Water makes up approximately 60-90% of the total weight of almost every organism. Not only does water make up a massive percentage of most cells, but water provides the perfect solvent to dissolve and distribute a number of molecules within the cell.

Water has this ability because it is a polar molecule. Polar molecules do not share their electrons equally. Water is made of three atoms – one oxygen and two hydrogens – represented by the chemical formula H2O. The oxygen atom is far more electronegative than the hydrogen atoms. The electrons within a water atom spend much more time circling the oxygen atom than the hydrogen atoms.

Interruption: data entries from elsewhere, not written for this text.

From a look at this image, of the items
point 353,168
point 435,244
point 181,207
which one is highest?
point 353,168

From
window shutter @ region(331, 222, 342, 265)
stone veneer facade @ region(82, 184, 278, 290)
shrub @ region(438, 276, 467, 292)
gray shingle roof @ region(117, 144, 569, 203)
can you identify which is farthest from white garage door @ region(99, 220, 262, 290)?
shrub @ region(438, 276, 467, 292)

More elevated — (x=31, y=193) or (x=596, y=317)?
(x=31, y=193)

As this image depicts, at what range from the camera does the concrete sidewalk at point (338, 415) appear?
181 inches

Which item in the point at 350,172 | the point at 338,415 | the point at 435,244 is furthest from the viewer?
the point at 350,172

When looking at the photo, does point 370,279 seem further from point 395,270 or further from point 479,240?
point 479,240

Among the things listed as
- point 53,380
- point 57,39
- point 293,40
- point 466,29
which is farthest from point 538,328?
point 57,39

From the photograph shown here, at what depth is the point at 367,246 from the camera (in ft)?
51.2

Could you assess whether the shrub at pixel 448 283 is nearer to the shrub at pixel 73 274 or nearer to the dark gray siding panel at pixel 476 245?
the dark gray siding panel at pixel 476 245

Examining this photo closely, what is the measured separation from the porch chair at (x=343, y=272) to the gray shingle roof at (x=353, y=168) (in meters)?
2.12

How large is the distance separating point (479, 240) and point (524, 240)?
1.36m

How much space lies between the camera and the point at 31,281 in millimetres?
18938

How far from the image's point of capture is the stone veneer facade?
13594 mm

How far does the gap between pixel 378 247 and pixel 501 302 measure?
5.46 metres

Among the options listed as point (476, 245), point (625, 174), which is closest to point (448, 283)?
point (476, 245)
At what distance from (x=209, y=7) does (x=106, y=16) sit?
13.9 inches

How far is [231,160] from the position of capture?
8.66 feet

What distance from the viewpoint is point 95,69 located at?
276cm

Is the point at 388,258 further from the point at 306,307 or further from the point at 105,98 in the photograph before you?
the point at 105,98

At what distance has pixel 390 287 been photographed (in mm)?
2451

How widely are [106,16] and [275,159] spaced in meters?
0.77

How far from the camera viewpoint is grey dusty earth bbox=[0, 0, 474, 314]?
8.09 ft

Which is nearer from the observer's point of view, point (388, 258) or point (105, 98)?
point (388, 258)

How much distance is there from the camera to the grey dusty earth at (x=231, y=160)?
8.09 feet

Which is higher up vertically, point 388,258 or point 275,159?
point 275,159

This hydrogen bonding can be clearly seen in the structure of pure ice. The water molecules within pure ice form hydrogen bonds with each other, creating a perfect lattice structure, as seen in the image below. In fact, the hydrogen bonds between molecules hold each molecule further apart than would normally happen. This makes ice less dense than liquid water, which is why your ice cubes float in a glass of water.

This results in a molecule that has a more negative side and a more positive side. The more negatively charged oxygen molecule tends to attract positive charges, while the hydrogen atoms tend to attract negative charges. This is what makes water such a great polar solvent.

When other polar substances are dissolved in water, the water molecules actively pull them apart – evenly distributing the introduced molecules throughout the solution. This is called diffusion, and it gives cells and organisms the ability to easily distribute certain polar substances throughout their cells and body.

On the other hand, because water is a polar solvent, it does not mix well with non-polar substances. Cells use this fact to their advantage. The lipid bilayer that surrounds all cells is composed of molecules with a polar head and a non-polar tail. The polar heads are attracted to the water, while the non-polar tails group together to exclude as much water as possible. The polar regions are “hydrophilic” because they are attracted to water, while the non-polar regions are “hydrophobic” because they tend to repel water.

Furthermore, water molecules interact through hydrogen bonding to create 3 very unique properties: cohesion, adhesion, and surface tension.

Cohesion is the ability of water to “stick” to itself. The hydrogen bonding between water molecules means they are more likely to stick together than break apart. You can see this property in action in a droplet of water. Instead of breaking apart and spreading across a surface, water droplets tend to stay intact.

Adhesion, on the other hand, is water’s ability to stick to various hydrophilic surfaces. This gives water the ability to move through certain porous materials by adhering to their surface. For example, if you place a droplet of water on a paper towel it will quickly spread out and move through the towel by adhering to individual fibers and “pulling” itself through the material.

Surface tension is not unique to water, but water does have a high surface tension compared to other liquids. Surface tension is a measure of how easily an object can penetrate a liquid. In water, this tension is increased by all the hydrogen bonding between water molecules. In effect, this makes water less volatile (less likely to evaporate), which allows large bodies of water to collect and remain a viable environment for life.

These three properties are important for many biological processes. For example, massive trees use the properties of adhesion, cohesion, and surface tension to help move water molecules from the roots to the leaves by creating a series of passageways that allow water to travel upward. Adhesion ensures that water keeps moving upward, while cohesion and surface tension help pull even more water to the leaves.

In all, this makes water one of the most important molecules for life as we know if. If water did not have these polar properties, cells would not be able to distribute nutrients or other substances, cell membranes would not function, and the entire biosphere and water cycle would not exist to support all kinds of life on Earth.